> [Written problem]: Express all of the data below as a JSON list of strings, one string per line, skipping blank lines. Leave the pictures out of your answer.

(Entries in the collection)
* Start *
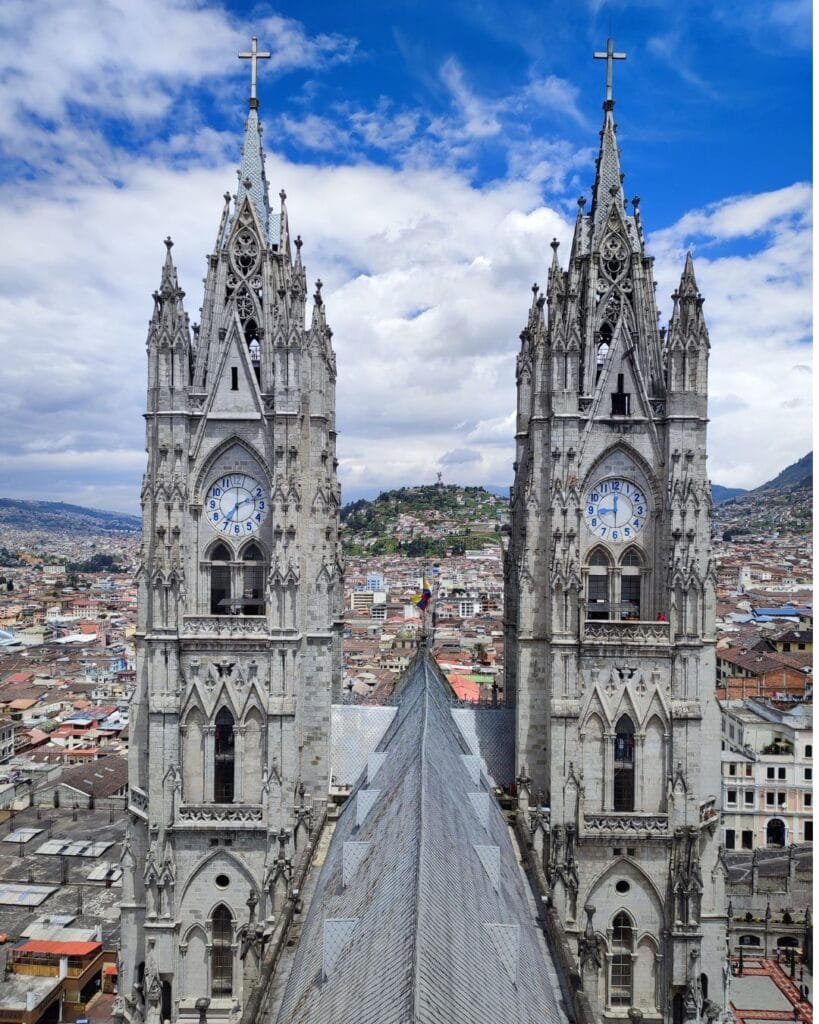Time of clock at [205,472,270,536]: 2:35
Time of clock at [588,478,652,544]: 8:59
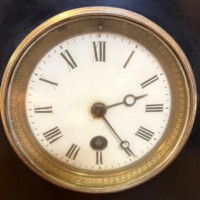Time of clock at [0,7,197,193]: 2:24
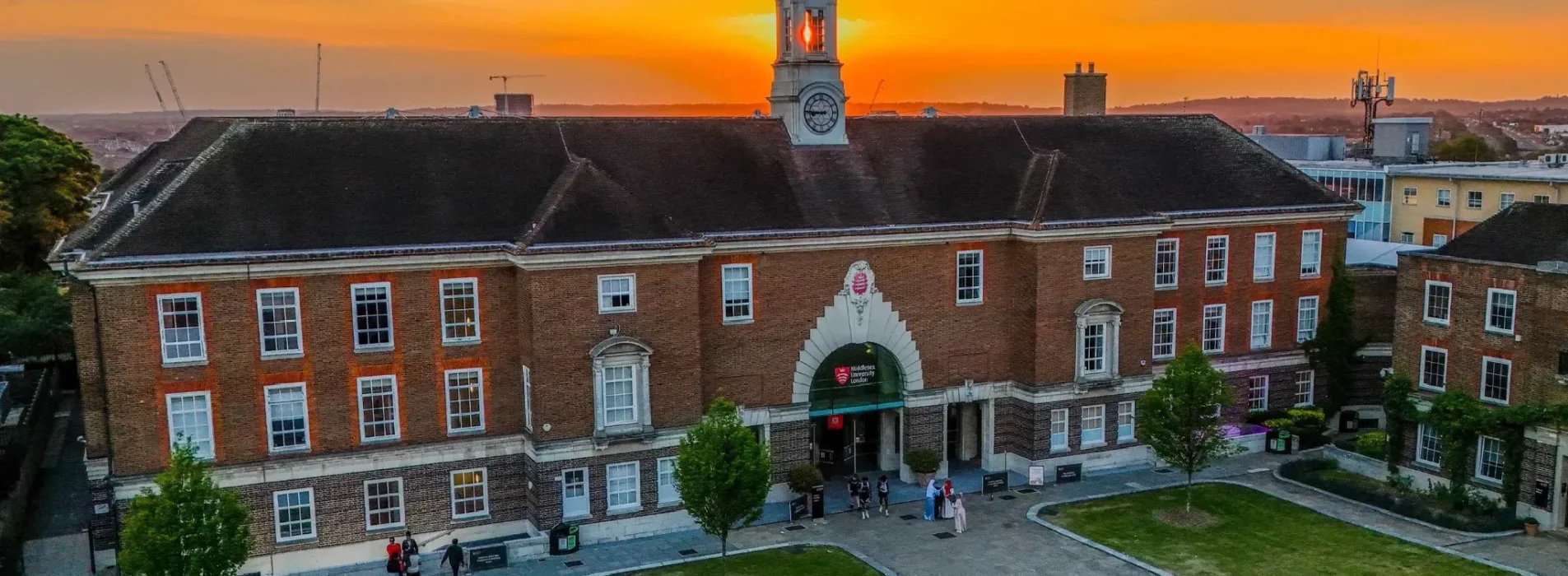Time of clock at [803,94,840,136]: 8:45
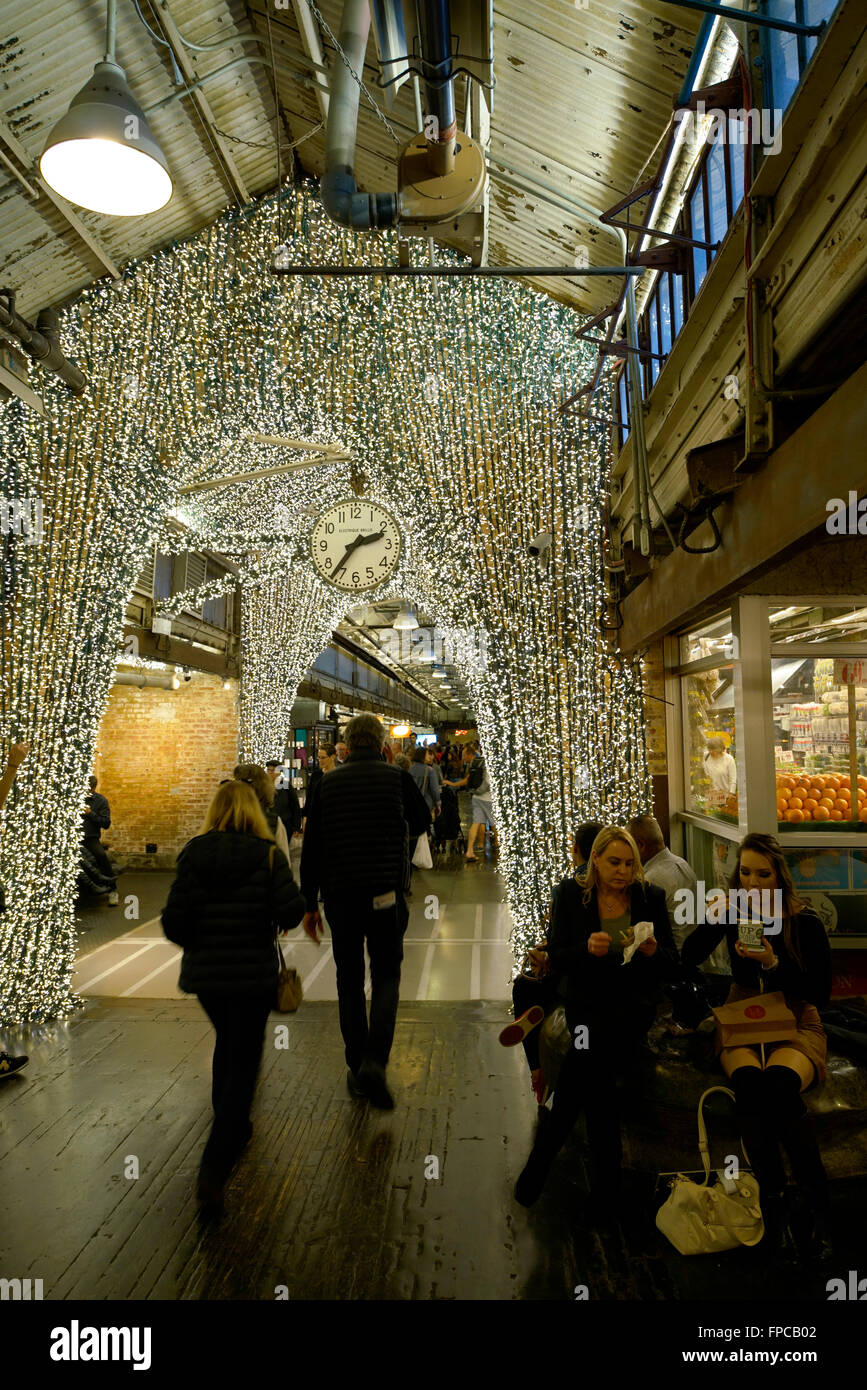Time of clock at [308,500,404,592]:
* End *
> [Solution to this problem]:
[
  "Time of clock at [205,472,270,536]: 2:35",
  "Time of clock at [588,478,652,544]: 8:59",
  "Time of clock at [0,7,197,193]: 2:24",
  "Time of clock at [803,94,840,136]: 8:45",
  "Time of clock at [308,500,404,592]:"
]